## [OPDRACHTEISEN]
1 – Schrijf het deel van de tekst over warmtedistributie van "Warmtedistributie is een" tot en met "buis zit isolatie." letterlijk over.
2 – Beantwoord de volgende vragen met behulp van de tekst over warmtedistributie.
(a) Welk aandeel van het totale energieverbruik in Europa vertegenwoordigt de vraag naar warmte?
(b) Tussen welke percentages ligt het rendement van elektriciteitscentrales?
(c) Met hoeveel gigajoule vermindert de geproduceerde elektriciteit typisch bij elke 5 gigajoule afgetapte warmte?

## [BRONTEKST]

┄┄┄┄┄┄┄┄┄┄

Warmtedistributie

Warmtedistributie is een verwarmingssysteem, waarbij de woningen worden verwarmd via een ondergronds netwerk van warmwaterleidingen. Warmtedistributie voor (een groot deel van) een stad wordt stadsverwarming genoemd. Ook de term stadswarmte is gangbaar. De vraag naar warmte vertegenwoordigt een aandeel van ongeveer 50% van het totale energieverbruik in Europa.[1]

Stadsverwarmingsleidingen in Tübingen (D); De leidingen voor aanvoer en terugvoer liggen naast elkaar. Elke leiding bestaat uit een buitenste en een binnenste buis. Het heet water stroomt door de binnenste buis. Tussen de binnenste buis en de buitenste buis zit isolatie.

Techniek

In veel gevallen maakt warmtedistributie gebruik van aftapwarmte[2] van elektriciteitscentrales, maar ook geothermie, de warmte van afvalverbrandingsinstallaties (AVI's) en de restwarmte van industriële processen worden gebruikt.

Elektriciteitscentrales hebben een rendement van tussen de 35 en 60%, en de rest van de energie wordt via koelwater of koeltorens aan de omgeving afgegeven. Bij het gebruik van aftapwarmte van elektriciteitscentrales voor warmtedistributie wordt de hoeveelheid gegenereerde elektriciteit wel iets kleiner, maar deze afname is veel minder dan de hoeveelheid warmte die gebruikt kan worden. Elke 5 gigajoule aan warmte die wordt afgetapt leidt typisch tot een vermindering van 1 gigajoule aan geproduceerde elektriciteit (warmte aftap zorgt ongeveer voor 20% meer primair brandstofgebruik). Het gebruiken van de aftapwarmte geeft daardoor een grote besparing ten opzichte van het apart opwekken van elektriciteit en warmte. Een lage temperatuur warmtenet zou de voorkeur moeten genieten bij centrales daar dat op 100% restwarmte kan draaien en er dus niet meer fossiele brandstof nodig is en er nauwelijks verliezen optreden tijdens het transport ( 15 in plaats van 30-55% verlies ).

┄┄┄┄┄┄┄┄┄┄

Gegevensoverzicht:
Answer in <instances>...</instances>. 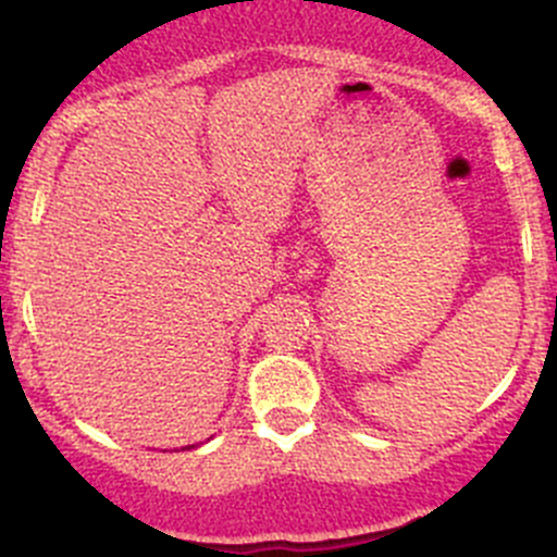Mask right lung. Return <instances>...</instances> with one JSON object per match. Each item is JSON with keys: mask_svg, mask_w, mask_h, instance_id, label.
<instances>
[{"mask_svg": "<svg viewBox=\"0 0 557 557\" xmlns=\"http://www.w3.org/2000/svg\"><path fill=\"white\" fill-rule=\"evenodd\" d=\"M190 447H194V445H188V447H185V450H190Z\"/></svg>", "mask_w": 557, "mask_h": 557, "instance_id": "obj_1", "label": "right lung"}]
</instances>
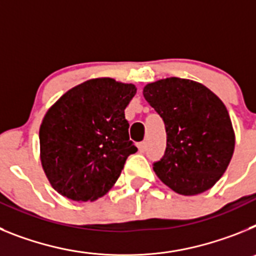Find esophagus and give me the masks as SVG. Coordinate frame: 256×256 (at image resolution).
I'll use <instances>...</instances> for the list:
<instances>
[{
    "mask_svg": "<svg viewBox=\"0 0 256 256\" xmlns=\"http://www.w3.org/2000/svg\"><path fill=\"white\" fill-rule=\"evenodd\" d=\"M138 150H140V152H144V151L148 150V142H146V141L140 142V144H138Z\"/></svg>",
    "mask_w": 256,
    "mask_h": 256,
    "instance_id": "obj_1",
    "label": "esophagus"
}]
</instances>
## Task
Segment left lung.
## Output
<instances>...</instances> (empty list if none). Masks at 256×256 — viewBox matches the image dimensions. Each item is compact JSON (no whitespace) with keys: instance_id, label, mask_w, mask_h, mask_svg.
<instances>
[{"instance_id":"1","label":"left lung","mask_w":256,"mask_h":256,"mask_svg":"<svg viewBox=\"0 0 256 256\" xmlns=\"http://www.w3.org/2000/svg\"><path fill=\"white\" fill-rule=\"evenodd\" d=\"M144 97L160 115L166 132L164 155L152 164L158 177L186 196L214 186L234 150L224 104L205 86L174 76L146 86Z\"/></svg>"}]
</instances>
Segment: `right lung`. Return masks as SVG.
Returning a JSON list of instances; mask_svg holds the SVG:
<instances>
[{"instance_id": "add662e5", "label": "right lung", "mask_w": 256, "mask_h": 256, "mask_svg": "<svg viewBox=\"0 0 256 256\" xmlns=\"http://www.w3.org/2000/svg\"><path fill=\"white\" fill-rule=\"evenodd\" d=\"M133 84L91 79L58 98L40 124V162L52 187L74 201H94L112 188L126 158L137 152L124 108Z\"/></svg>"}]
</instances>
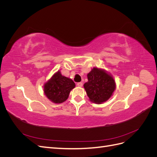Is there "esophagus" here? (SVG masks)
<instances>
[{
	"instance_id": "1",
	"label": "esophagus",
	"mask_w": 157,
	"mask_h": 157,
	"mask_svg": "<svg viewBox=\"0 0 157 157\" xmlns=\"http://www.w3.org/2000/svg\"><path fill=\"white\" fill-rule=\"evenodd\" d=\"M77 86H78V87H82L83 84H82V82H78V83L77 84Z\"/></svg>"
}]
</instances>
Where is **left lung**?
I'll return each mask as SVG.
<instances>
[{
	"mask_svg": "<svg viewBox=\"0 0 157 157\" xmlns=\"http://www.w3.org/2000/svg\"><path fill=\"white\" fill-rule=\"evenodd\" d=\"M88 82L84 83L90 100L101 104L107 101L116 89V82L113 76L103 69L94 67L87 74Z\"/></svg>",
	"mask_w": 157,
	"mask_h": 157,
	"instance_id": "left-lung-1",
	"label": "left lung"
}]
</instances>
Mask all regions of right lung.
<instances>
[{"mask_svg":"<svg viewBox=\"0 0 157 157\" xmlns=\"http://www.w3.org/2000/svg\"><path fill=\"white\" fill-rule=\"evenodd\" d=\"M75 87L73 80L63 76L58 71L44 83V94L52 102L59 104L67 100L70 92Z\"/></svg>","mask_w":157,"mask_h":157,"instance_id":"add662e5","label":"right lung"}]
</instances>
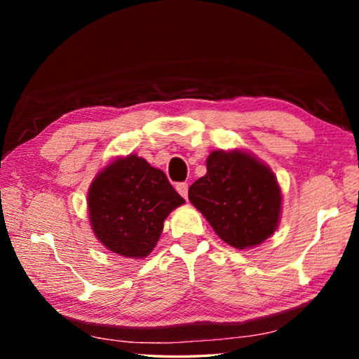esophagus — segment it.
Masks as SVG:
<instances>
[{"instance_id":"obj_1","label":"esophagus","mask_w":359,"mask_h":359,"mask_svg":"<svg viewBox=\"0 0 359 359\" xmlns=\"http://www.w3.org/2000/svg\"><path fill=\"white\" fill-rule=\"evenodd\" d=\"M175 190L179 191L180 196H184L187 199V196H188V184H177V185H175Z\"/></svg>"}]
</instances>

┄┄┄┄┄┄┄┄┄┄

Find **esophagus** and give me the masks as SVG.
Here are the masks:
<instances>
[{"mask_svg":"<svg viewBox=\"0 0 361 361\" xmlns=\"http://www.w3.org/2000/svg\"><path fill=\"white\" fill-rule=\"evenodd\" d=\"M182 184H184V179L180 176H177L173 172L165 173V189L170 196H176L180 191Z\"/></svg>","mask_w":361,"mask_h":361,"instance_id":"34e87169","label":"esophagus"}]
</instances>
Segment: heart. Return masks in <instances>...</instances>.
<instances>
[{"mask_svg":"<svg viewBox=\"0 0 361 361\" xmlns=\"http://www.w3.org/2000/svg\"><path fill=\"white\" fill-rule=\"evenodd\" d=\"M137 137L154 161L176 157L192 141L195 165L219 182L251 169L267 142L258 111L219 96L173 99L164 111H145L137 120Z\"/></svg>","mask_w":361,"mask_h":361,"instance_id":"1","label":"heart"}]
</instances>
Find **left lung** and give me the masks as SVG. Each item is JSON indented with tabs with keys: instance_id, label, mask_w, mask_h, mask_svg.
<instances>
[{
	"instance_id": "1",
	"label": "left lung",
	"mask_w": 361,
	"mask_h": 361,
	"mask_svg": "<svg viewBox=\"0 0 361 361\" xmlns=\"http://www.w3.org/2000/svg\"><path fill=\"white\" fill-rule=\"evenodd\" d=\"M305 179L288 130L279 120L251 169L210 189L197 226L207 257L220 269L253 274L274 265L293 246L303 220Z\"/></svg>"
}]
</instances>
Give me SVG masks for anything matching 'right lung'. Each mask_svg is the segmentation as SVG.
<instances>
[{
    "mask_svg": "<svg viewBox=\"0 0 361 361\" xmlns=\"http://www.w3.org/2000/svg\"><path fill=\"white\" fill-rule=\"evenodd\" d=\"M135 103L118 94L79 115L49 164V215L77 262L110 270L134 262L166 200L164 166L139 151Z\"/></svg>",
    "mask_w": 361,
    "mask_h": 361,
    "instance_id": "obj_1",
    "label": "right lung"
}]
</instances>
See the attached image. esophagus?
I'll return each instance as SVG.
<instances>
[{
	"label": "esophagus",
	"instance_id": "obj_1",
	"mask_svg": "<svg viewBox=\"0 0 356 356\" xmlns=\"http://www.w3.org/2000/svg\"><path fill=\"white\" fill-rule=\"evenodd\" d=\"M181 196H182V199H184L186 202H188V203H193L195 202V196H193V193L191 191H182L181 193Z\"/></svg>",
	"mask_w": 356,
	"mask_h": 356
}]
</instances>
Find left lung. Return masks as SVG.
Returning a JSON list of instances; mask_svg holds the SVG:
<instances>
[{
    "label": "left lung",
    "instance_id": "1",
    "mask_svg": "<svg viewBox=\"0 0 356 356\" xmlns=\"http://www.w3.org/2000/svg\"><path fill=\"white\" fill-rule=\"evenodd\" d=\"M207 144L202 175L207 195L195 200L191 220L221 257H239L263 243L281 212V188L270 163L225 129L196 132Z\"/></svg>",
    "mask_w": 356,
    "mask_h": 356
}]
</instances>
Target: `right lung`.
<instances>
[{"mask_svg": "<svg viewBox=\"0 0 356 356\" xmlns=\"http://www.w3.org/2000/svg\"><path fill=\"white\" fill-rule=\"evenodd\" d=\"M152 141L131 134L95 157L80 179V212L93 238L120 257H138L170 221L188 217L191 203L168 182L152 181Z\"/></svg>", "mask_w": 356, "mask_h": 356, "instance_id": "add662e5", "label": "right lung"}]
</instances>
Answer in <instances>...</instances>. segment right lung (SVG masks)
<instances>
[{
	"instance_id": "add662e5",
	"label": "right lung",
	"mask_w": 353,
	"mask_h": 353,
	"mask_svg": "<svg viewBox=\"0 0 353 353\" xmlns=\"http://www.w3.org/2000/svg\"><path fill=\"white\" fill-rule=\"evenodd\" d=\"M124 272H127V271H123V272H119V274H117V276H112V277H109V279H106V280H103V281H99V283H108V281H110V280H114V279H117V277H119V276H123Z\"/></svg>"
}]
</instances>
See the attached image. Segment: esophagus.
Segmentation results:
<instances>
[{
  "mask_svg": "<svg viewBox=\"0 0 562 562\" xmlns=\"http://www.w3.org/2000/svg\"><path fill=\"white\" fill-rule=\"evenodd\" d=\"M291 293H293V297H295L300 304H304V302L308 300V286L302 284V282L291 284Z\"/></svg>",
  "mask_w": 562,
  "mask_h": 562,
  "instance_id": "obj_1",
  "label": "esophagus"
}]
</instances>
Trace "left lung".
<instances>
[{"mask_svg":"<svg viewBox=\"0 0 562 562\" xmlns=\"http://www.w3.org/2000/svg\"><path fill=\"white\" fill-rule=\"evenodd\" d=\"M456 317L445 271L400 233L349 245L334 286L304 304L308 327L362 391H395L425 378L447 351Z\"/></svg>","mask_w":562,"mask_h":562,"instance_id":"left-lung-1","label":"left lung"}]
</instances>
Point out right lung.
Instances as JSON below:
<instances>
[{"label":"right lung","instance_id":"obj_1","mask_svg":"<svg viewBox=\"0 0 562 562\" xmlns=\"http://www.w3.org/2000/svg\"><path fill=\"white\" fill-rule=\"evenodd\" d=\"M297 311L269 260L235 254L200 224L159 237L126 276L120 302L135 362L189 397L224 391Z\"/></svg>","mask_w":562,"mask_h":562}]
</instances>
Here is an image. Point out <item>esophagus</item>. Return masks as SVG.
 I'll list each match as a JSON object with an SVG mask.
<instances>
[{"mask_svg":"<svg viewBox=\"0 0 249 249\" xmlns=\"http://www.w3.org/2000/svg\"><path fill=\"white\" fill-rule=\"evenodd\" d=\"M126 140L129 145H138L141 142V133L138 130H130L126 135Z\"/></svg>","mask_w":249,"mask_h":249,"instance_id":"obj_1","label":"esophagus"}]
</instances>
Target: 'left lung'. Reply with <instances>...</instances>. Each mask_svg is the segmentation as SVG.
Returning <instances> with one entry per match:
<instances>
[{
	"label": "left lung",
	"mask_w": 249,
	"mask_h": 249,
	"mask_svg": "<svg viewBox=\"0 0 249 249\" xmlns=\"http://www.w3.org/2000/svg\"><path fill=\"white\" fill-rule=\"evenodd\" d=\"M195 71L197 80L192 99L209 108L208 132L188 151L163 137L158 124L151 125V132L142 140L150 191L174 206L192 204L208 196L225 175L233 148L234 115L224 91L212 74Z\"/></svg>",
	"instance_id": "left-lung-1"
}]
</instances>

┄┄┄┄┄┄┄┄┄┄

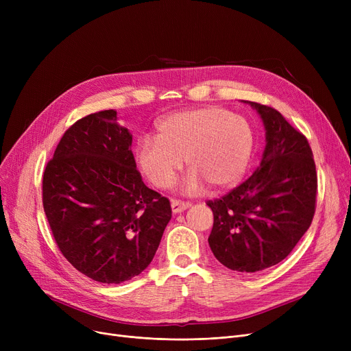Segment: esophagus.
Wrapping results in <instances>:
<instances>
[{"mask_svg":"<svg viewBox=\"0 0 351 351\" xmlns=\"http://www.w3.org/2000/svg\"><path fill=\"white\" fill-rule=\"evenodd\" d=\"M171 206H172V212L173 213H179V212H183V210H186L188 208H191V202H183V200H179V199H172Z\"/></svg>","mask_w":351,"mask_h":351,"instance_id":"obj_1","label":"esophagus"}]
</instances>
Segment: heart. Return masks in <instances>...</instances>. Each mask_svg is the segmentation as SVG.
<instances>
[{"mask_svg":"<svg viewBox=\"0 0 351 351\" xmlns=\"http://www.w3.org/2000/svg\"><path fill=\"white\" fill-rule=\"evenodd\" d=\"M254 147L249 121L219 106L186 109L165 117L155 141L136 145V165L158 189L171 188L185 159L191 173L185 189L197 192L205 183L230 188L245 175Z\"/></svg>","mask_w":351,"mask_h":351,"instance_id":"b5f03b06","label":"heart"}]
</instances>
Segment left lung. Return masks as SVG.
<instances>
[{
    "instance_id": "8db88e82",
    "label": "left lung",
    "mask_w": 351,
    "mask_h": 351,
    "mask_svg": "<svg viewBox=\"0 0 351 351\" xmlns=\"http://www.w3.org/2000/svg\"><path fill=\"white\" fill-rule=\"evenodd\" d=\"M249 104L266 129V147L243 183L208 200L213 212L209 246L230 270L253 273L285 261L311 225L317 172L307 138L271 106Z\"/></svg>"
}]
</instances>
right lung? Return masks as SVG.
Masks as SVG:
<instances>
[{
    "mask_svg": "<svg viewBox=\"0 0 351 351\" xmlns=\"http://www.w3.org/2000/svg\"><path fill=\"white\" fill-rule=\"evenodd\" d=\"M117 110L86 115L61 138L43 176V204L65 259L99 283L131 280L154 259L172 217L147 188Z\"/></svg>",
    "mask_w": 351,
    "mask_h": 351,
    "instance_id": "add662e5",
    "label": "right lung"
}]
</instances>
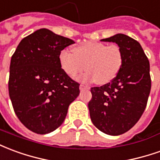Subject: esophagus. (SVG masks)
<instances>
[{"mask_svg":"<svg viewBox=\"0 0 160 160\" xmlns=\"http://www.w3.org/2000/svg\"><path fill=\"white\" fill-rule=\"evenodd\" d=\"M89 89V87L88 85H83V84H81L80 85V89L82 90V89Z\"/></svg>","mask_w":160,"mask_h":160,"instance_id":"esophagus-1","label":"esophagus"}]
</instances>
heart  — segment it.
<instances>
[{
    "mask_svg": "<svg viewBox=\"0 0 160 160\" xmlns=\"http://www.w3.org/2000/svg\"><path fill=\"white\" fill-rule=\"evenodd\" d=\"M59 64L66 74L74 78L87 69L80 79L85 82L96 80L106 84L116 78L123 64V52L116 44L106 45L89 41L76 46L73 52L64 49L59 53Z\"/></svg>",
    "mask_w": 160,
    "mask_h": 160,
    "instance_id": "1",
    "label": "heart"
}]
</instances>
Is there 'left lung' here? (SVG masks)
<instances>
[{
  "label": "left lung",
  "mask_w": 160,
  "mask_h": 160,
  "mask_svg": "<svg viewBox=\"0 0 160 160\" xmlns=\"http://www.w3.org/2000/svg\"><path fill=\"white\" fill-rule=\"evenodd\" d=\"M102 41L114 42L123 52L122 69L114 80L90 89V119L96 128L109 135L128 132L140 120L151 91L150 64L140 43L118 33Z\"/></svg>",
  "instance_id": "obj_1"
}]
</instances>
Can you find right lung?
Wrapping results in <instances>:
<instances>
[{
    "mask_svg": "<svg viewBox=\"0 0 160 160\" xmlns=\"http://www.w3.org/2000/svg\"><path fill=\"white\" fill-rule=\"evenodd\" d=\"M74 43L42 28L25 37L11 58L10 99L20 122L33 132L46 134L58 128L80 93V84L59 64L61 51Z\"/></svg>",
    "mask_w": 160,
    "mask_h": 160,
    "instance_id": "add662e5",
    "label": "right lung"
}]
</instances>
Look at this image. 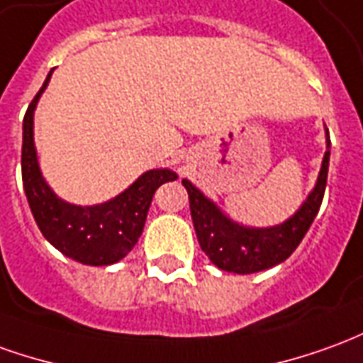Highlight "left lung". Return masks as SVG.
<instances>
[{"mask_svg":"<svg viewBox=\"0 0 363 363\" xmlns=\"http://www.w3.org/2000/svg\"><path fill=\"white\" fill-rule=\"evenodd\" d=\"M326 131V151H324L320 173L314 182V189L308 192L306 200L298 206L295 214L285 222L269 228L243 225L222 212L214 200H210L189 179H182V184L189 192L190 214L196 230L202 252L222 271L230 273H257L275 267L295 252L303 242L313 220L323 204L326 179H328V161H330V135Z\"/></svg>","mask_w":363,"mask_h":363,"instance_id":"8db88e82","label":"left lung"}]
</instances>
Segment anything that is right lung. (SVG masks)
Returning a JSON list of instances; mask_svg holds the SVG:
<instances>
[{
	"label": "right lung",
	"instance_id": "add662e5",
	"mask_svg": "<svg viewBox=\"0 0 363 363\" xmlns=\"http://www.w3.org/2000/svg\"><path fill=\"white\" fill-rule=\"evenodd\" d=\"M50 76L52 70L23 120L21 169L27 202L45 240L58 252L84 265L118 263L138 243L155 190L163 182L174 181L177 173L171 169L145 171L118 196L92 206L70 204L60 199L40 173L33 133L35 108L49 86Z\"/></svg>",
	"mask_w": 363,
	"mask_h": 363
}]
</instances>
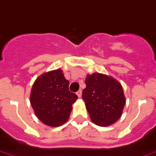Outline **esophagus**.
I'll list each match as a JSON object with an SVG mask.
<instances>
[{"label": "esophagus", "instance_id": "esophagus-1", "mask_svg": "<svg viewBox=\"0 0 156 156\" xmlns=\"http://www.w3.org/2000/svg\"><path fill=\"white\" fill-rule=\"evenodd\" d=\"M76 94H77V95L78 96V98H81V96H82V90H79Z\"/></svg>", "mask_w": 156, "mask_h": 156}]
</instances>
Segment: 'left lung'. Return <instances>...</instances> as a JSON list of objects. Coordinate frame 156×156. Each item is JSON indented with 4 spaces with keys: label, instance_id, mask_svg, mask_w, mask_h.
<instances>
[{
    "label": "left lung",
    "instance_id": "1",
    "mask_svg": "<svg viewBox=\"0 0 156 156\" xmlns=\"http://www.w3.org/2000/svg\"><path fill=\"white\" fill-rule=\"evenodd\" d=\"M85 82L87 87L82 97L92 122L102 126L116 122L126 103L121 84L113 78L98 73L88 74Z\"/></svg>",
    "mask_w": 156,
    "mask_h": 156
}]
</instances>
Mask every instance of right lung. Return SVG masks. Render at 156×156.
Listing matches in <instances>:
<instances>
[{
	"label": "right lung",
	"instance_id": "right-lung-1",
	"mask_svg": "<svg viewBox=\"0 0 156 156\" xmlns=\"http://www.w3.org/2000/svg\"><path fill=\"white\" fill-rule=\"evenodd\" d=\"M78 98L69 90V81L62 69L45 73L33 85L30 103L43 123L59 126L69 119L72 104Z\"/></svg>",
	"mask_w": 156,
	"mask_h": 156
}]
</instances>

┄┄┄┄┄┄┄┄┄┄

## [ANTWOORDEN OPDRACHTEN]
1 –
Warmtedistributie is een verwarmingssysteem, waarbij de woningen worden verwarmd via een ondergronds netwerk van warmwaterleidingen. Warmtedistributie voor (een groot deel van) een stad wordt stadsverwarming genoemd. Ook de term stadswarmte is gangbaar. De vraag naar warmte vertegenwoordigt een aandeel van ongeveer 50% van het totale energieverbruik in Europa.[1]

Stadsverwarmingsleidingen in Tübingen (D); De leidingen voor aanvoer en terugvoer liggen naast elkaar. Elke leiding bestaat uit een buitenste en een binnenste buis. Het heet water stroomt door de binnenste buis. Tussen de binnenste buis en de buitenste buis zit isolatie.

2 –
(a) Ongeveer 50%.
(b) Tussen 35 en 60%.
(c) Met 1 gigajoule.